— Begin TEXT SHOWN —

Published on Thursday 25 September 2008

Is it really all bad news as far as the property market is concerned at the moment?......Find out what the experts say......

As it happens.....NO. Indeed, while many agents experienced a slow start to the year, they are now seeing both instructions and sales pick up. Despite all the doom and gloom in the press and elsewhere, there is acutally no such thing as a "bad" or a "good" market. You either have a sellers market or a buyers market - and each has its advantages and disadvantages depending on which side of the equation you fing yourself.

But what if you are both a buyer and a seller - as most of us are? According to the familiar ‘swings and roundabouts' argument, the net effect should be negligible, since what you lose as a seller, you gain on your next purchase- or vice versa, in the case of a sellers' market.

However .... I'm sure many of us know people who, by their seemingly uncanny ability to read the property market, have done extremely well out of it. What is their secret? Generally, it can be summed up in one word - timing.

But surely, according to the swings and roundabouts theory, there's no such thing as a good or bad time to move house? Well actually, that's not entirely true. Take the current market, for example. With prices falling, this is actually the ideal time to trade up to a larger property. That might sound bizarre, with all the scaremongering about the credit squeeze, and so on. And of course, affordability should always be uppermost in all our minds.

— End TEXT SHOWN —
— Begin MATERIAL PROVIDED —

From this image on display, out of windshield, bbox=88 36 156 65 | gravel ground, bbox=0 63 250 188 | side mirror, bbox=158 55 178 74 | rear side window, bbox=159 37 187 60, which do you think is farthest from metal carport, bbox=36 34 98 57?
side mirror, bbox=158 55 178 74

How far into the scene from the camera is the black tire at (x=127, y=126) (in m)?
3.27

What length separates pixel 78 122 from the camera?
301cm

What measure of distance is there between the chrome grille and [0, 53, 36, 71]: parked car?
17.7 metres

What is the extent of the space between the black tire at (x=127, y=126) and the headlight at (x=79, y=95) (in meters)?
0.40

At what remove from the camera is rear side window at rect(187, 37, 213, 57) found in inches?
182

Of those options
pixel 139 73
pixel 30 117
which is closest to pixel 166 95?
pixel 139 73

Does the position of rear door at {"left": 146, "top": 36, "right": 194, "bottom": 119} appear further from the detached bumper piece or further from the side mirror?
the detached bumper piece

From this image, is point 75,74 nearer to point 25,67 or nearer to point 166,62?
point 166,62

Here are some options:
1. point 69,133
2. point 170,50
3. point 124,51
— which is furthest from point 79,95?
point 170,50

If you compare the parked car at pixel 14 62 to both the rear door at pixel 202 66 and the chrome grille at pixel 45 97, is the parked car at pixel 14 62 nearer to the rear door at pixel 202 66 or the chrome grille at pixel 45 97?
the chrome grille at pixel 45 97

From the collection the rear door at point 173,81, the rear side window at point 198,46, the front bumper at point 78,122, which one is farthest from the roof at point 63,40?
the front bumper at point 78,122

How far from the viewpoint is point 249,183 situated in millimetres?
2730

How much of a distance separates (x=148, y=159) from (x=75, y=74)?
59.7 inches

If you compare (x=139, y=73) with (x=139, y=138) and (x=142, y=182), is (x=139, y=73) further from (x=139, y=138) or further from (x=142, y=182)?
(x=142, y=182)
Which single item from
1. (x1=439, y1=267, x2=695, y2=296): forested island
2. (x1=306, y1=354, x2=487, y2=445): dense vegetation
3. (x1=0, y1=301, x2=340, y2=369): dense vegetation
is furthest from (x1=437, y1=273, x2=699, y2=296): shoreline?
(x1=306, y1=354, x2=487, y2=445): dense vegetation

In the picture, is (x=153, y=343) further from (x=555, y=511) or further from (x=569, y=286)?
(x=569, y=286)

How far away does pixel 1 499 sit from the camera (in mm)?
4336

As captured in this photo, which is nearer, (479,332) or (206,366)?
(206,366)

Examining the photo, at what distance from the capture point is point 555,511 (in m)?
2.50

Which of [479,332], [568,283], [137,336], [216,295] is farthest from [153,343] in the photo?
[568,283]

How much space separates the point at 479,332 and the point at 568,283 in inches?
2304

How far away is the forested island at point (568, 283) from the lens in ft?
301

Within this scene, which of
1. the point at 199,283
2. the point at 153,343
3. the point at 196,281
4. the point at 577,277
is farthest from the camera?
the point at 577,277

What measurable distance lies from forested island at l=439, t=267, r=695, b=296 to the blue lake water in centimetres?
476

— End MATERIAL PROVIDED —

• STATED EXERCISE 1: In the property market text, what one word sums up the secret of people who have done extremely well out of the property market?
• STATED EXERCISE 2: Reproduce the property market text starting with "But surely, according" and going on through "all our minds.", with "bigger home" substituted for "larger property".

• COMPLETE ANSWER 1: Timing.

• COMPLETE ANSWER 2:
But surely, according to the swings and roundabouts theory, there's no such thing as a good or bad time to move house? Well actually, that's not entirely true. Take the current market, for example. With prices falling, this is actually the ideal time to trade up to a bigger home. That might sound bizarre, with all the scaremongering about the credit squeeze, and so on. And of course, affordability should always be uppermost in all our minds.